What to work on: Begin at the top of the listing below. Write each line out exactly, ending with the line that holds "- 黑色 - 查看 12".

Data:
---

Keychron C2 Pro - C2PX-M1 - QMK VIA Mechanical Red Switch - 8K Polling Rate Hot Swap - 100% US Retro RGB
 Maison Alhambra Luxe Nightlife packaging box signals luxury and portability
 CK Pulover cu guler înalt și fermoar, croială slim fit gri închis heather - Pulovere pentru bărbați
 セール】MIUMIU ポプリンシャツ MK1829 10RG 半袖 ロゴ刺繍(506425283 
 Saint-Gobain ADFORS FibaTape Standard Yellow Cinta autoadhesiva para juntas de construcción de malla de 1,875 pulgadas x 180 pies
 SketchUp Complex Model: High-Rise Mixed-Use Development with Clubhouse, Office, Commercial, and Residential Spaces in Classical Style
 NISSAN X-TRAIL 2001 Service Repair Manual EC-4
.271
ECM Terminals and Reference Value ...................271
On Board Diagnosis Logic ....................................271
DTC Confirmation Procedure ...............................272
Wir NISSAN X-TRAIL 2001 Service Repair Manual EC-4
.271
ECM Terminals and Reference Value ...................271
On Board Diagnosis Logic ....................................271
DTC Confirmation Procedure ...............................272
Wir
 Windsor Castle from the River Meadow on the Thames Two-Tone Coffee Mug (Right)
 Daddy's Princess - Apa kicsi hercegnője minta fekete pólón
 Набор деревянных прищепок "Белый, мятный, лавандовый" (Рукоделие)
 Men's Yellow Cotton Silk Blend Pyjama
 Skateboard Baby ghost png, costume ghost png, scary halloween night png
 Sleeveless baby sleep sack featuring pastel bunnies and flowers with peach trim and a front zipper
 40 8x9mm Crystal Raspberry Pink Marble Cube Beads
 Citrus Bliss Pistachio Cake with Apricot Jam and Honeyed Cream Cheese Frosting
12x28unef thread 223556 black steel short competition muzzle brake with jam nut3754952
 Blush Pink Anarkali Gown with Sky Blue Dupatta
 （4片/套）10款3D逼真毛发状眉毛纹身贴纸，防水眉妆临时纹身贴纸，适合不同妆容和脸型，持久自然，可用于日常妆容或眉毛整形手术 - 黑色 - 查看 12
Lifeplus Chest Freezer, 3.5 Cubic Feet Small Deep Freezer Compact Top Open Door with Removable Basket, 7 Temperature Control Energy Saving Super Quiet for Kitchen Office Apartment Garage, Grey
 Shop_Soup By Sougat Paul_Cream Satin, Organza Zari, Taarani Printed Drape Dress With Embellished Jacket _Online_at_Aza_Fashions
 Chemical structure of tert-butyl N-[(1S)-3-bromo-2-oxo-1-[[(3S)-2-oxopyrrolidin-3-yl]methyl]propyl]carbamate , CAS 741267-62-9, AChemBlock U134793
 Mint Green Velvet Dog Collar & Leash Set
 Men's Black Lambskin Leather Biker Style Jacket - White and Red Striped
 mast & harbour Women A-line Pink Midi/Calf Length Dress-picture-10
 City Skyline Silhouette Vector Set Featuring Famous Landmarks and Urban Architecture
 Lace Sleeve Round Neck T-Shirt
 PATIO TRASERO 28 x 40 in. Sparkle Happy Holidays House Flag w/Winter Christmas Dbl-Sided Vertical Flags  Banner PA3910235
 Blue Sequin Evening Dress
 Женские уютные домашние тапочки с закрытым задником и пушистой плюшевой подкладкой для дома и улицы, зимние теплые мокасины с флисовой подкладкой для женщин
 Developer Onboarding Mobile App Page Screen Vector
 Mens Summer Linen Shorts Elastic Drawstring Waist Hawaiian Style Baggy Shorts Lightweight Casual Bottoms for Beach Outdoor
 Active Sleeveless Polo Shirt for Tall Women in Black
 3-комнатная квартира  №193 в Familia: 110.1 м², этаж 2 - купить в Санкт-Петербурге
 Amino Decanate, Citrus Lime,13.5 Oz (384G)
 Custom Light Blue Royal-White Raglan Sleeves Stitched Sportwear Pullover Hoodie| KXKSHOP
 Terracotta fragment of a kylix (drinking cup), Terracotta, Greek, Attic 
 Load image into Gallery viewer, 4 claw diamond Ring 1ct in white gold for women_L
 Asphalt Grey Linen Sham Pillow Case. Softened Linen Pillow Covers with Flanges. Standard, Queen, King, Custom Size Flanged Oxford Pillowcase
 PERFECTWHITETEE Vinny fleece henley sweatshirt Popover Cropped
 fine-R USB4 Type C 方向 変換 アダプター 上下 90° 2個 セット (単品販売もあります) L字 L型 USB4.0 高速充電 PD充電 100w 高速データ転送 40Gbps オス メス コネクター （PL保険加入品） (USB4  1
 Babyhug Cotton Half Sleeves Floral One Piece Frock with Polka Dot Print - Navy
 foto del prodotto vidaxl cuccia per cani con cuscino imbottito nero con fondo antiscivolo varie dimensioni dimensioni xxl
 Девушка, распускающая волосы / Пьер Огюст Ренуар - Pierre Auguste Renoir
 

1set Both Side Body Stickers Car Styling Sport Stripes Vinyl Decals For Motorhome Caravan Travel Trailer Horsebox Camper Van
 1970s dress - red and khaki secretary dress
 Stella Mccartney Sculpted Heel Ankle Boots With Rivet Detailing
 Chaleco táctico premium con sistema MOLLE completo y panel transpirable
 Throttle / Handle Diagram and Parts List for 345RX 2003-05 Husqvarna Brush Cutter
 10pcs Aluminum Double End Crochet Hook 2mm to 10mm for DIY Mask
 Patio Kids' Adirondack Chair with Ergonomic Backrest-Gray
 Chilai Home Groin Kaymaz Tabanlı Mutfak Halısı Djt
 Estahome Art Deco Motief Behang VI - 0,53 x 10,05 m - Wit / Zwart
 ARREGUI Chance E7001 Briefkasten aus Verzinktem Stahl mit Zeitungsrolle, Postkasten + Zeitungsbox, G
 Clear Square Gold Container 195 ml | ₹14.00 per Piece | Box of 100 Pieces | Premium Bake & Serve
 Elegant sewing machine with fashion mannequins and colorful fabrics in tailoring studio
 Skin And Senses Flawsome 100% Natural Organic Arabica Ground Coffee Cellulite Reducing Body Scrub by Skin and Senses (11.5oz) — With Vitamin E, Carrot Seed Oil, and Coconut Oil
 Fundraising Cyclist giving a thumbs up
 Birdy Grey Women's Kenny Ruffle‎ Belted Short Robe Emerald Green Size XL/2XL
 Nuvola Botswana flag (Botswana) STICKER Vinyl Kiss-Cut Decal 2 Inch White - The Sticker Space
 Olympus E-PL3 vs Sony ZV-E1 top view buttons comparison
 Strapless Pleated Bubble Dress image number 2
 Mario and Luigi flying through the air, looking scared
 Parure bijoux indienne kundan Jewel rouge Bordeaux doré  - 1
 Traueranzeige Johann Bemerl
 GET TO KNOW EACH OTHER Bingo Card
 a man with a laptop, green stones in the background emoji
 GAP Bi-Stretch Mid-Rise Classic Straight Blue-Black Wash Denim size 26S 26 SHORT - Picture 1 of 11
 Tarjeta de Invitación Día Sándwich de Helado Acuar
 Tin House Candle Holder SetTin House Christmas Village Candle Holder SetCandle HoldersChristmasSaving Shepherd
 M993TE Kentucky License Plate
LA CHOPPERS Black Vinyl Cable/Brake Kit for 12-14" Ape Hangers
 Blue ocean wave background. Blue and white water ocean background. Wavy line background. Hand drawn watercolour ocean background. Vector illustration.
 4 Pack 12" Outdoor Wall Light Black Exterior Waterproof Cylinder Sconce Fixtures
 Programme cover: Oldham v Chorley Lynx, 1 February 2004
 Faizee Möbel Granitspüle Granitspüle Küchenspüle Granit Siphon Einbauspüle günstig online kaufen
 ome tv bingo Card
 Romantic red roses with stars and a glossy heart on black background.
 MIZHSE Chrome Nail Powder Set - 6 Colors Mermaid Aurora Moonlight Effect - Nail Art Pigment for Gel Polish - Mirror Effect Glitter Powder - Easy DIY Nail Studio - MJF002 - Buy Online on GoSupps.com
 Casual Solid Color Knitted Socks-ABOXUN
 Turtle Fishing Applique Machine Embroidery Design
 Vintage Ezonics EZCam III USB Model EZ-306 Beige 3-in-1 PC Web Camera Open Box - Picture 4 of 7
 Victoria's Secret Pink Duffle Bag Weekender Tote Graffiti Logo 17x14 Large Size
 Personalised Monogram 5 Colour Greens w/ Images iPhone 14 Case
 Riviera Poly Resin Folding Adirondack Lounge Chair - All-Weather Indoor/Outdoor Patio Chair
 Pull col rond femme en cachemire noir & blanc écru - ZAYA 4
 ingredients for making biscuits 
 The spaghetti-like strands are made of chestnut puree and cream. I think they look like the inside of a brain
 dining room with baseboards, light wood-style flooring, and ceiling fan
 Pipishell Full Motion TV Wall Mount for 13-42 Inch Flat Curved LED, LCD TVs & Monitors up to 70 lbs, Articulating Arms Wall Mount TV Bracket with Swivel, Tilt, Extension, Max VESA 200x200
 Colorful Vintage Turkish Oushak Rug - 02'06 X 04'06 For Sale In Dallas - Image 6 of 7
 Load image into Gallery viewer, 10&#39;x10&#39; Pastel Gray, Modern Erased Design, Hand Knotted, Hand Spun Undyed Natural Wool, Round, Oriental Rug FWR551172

---

Written solution:
Keychron C2 Pro - C2PX-M1 - QMK VIA Mechanical Red Switch - 8K Polling Rate Hot Swap - 100% US Retro RGB
 Maison Alhambra Luxe Nightlife packaging box signals luxury and portability
 CK Pulover cu guler înalt și fermoar, croială slim fit gri închis heather - Pulovere pentru bărbați
 セール】MIUMIU ポプリンシャツ MK1829 10RG 半袖 ロゴ刺繍(506425283 
 Saint-Gobain ADFORS FibaTape Standard Yellow Cinta autoadhesiva para juntas de construcción de malla de 1,875 pulgadas x 180 pies
 SketchUp Complex Model: High-Rise Mixed-Use Development with Clubhouse, Office, Commercial, and Residential Spaces in Classical Style
 NISSAN X-TRAIL 2001 Service Repair Manual EC-4
.271
ECM Terminals and Reference Value ...................271
On Board Diagnosis Logic ....................................271
DTC Confirmation Procedure ...............................272
Wir NISSAN X-TRAIL 2001 Service Repair Manual EC-4
.271
ECM Terminals and Reference Value ...................271
On Board Diagnosis Logic ....................................271
DTC Confirmation Procedure ...............................272
Wir
 Windsor Castle from the River Meadow on the Thames Two-Tone Coffee Mug (Right)
 Daddy's Princess - Apa kicsi hercegnője minta fekete pólón
 Набор деревянных прищепок "Белый, мятный, лавандовый" (Рукоделие)
 Men's Yellow Cotton Silk Blend Pyjama
 Skateboard Baby ghost png, costume ghost png, scary halloween night png
 Sleeveless baby sleep sack featuring pastel bunnies and flowers with peach trim and a front zipper
 40 8x9mm Crystal Raspberry Pink Marble Cube Beads
 Citrus Bliss Pistachio Cake with Apricot Jam and Honeyed Cream Cheese Frosting
12x28unef thread 223556 black steel short competition muzzle brake with jam nut3754952
 Blush Pink Anarkali Gown with Sky Blue Dupatta
 （4片/套）10款3D逼真毛发状眉毛纹身贴纸，防水眉妆临时纹身贴纸，适合不同妆容和脸型，持久自然，可用于日常妆容或眉毛整形手术 - 黑色 - 查看 12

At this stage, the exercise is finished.